SOURCE TEXT:

• • • •

Re1gnover wrote: john10 wrote: Solution using Tchebychev inequality : we have : $ p \ge q $ and $ a^2+b^2+c^2 \ge ab+ac+bc = \frac{1}{a} + \frac{1}{b}+ \frac {1}{c} $ so Tchebychev implies : $ p(a^2+b^2+c^2) +q(\frac{1}{a} + \frac{1}{b}+ \frac {1}{c} ) \ge 1/2 (p+q)(a^2+b^2+c^2+\frac{1}{a} + \frac{1}{b}+ \frac {1}{c} ) \ge (p+q)(a+b+c)$ since abc=1 I don't understand one thing that why we also make the problem to be difficult when it realy seems to be easy: Since $ a^2+b^2+c^2 \ge ab+ac+bc = \frac{1}{a} + \frac{1}{b}+ \frac {1}{c} $ we get $p(a^2+b^2+c^2)+q(\frac{1}{a} + \frac{1}{b}+ \frac {1}{c}) \ge p(\frac{1}{a} + \frac{1}{b}+ \frac {1}{c})+q(\frac{1}{a} + \frac{1}{b}+ \frac {1}{c})=RHS$. Not using Tchebychev inequality or any strong. False!

• • • •

INFORMATION PROVIDED:
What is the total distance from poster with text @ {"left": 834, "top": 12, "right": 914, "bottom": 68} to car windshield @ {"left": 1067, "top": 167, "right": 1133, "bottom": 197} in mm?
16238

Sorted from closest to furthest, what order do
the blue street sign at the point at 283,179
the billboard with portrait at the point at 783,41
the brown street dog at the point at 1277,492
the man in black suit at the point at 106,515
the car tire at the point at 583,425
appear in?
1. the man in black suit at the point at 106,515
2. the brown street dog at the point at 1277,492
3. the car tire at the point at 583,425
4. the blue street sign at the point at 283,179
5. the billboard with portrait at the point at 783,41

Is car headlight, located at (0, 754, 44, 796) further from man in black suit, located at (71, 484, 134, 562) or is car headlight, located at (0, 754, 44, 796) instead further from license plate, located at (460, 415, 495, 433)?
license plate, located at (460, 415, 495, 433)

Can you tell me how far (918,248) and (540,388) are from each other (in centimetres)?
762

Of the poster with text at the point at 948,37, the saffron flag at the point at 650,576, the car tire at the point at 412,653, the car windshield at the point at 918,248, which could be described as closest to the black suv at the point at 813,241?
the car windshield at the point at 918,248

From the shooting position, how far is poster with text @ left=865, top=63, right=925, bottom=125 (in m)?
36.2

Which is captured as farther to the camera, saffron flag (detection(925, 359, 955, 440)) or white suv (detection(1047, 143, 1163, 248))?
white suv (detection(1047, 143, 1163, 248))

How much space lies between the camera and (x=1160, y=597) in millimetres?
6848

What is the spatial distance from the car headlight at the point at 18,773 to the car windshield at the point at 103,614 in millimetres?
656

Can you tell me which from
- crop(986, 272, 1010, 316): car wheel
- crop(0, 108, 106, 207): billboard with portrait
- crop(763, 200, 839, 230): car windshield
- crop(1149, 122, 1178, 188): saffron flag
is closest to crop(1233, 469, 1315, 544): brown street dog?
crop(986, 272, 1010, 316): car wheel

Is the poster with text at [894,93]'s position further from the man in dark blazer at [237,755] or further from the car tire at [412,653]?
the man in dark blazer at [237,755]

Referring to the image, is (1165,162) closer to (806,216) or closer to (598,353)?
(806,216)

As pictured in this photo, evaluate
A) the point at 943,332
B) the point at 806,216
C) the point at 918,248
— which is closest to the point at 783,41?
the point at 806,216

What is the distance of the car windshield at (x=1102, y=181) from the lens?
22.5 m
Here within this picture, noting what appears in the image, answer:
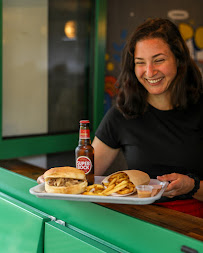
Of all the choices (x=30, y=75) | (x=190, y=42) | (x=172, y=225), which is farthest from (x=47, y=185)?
(x=190, y=42)

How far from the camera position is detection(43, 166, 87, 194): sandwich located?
43.6 inches

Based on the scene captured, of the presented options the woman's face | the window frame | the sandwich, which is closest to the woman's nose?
the woman's face

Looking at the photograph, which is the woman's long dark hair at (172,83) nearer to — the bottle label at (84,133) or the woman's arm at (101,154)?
the woman's arm at (101,154)

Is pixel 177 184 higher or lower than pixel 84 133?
lower

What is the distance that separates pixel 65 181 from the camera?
116 centimetres

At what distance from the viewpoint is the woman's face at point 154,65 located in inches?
63.9

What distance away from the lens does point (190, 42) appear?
11.9ft

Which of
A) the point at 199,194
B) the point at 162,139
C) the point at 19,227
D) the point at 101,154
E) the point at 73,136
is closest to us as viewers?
the point at 19,227

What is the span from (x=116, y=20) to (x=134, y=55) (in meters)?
2.15

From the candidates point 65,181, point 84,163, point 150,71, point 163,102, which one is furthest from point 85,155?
point 163,102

• • • •

GIVEN EXERCISE: Update the passage of the inequality thread starting with "Re1gnover wrote: john10" and going on through "any strong. False!", putting "Chebyshev" in place of "Tchebychev" each time it occurs.

ANSWER TO THIS EXERCISE:
Re1gnover wrote: john10 wrote: Solution using Chebyshev inequality : we have : $ p \ge q $ and $ a^2+b^2+c^2 \ge ab+ac+bc = \frac{1}{a} + \frac{1}{b}+ \frac {1}{c} $ so Chebyshev implies : $ p(a^2+b^2+c^2) +q(\frac{1}{a} + \frac{1}{b}+ \frac {1}{c} ) \ge 1/2 (p+q)(a^2+b^2+c^2+\frac{1}{a} + \frac{1}{b}+ \frac {1}{c} ) \ge (p+q)(a+b+c)$ since abc=1 I don't understand one thing that why we also make the problem to be difficult when it realy seems to be easy: Since $ a^2+b^2+c^2 \ge ab+ac+bc = \frac{1}{a} + \frac{1}{b}+ \frac {1}{c} $ we get $p(a^2+b^2+c^2)+q(\frac{1}{a} + \frac{1}{b}+ \frac {1}{c}) \ge p(\frac{1}{a} + \frac{1}{b}+ \frac {1}{c})+q(\frac{1}{a} + \frac{1}{b}+ \frac {1}{c})=RHS$. Not using Chebyshev inequality or any strong. False!